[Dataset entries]

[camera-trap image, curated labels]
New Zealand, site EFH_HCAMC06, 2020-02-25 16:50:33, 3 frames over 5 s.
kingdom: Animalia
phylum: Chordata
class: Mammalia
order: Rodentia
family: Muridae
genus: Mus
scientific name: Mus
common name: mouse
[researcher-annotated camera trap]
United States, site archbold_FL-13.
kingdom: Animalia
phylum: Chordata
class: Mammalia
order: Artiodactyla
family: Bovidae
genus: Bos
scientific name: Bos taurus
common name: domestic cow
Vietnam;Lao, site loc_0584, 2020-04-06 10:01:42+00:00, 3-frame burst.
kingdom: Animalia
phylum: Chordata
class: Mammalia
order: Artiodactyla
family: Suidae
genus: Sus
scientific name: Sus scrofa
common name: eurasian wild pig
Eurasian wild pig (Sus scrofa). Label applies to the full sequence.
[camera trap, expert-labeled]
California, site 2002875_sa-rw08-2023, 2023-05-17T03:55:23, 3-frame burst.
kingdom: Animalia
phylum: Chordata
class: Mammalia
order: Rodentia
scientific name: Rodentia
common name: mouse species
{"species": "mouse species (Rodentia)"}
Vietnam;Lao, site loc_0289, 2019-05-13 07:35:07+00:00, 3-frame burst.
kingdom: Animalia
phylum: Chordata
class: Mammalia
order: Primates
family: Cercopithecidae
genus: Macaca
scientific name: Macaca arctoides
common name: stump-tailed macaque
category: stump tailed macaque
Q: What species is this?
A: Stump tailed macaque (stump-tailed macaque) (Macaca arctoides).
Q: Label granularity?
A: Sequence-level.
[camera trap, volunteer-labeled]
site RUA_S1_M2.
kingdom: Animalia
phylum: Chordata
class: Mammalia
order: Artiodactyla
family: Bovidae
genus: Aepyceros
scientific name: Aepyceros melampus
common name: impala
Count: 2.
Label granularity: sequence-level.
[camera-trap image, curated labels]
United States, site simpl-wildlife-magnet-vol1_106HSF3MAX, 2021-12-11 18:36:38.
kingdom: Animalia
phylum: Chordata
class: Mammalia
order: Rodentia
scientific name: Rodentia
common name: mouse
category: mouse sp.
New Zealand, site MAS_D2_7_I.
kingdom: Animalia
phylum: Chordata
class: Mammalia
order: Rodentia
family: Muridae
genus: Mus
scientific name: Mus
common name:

■ What the exercise asks:
Write the entries out again, exactly and completely.

■ Result below:
[camera-trap image, curated labels]
New Zealand, site EFH_HCAMC06, 2020-02-25 16:50:33, 3 frames over 5 s.
kingdom: Animalia
phylum: Chordata
class: Mammalia
order: Rodentia
family: Muridae
genus: Mus
scientific name: Mus
common name: mouse
[researcher-annotated camera trap]
United States, site archbold_FL-13.
kingdom: Animalia
phylum: Chordata
class: Mammalia
order: Artiodactyla
family: Bovidae
genus: Bos
scientific name: Bos taurus
common name: domestic cow
Vietnam;Lao, site loc_0584, 2020-04-06 10:01:42+00:00, 3-frame burst.
kingdom: Animalia
phylum: Chordata
class: Mammalia
order: Artiodactyla
family: Suidae
genus: Sus
scientific name: Sus scrofa
common name: eurasian wild pig
Eurasian wild pig (Sus scrofa). Label applies to the full sequence.
[camera trap, expert-labeled]
California, site 2002875_sa-rw08-2023, 2023-05-17T03:55:23, 3-frame burst.
kingdom: Animalia
phylum: Chordata
class: Mammalia
order: Rodentia
scientific name: Rodentia
common name: mouse species
{"species": "mouse species (Rodentia)"}
Vietnam;Lao, site loc_0289, 2019-05-13 07:35:07+00:00, 3-frame burst.
kingdom: Animalia
phylum: Chordata
class: Mammalia
order: Primates
family: Cercopithecidae
genus: Macaca
scientific name: Macaca arctoides
common name: stump-tailed macaque
category: stump tailed macaque
Q: What species is this?
A: Stump tailed macaque (stump-tailed macaque) (Macaca arctoides).
Q: Label granularity?
A: Sequence-level.
[camera trap, volunteer-labeled]
site RUA_S1_M2.
kingdom: Animalia
phylum: Chordata
class: Mammalia
order: Artiodactyla
family: Bovidae
genus: Aepyceros
scientific name: Aepyceros melampus
common name: impala
Count: 2.
Label granularity: sequence-level.
[camera-trap image, curated labels]
United States, site simpl-wildlife-magnet-vol1_106HSF3MAX, 2021-12-11 18:36:38.
kingdom: Animalia
phylum: Chordata
class: Mammalia
order: Rodentia
scientific name: Rodentia
common name: mouse
category: mouse sp.
New Zealand, site MAS_D2_7_I.
kingdom: Animalia
phylum: Chordata
class: Mammalia
order: Rodentia
family: Muridae
genus: Mus
scientific name: Mus
common name:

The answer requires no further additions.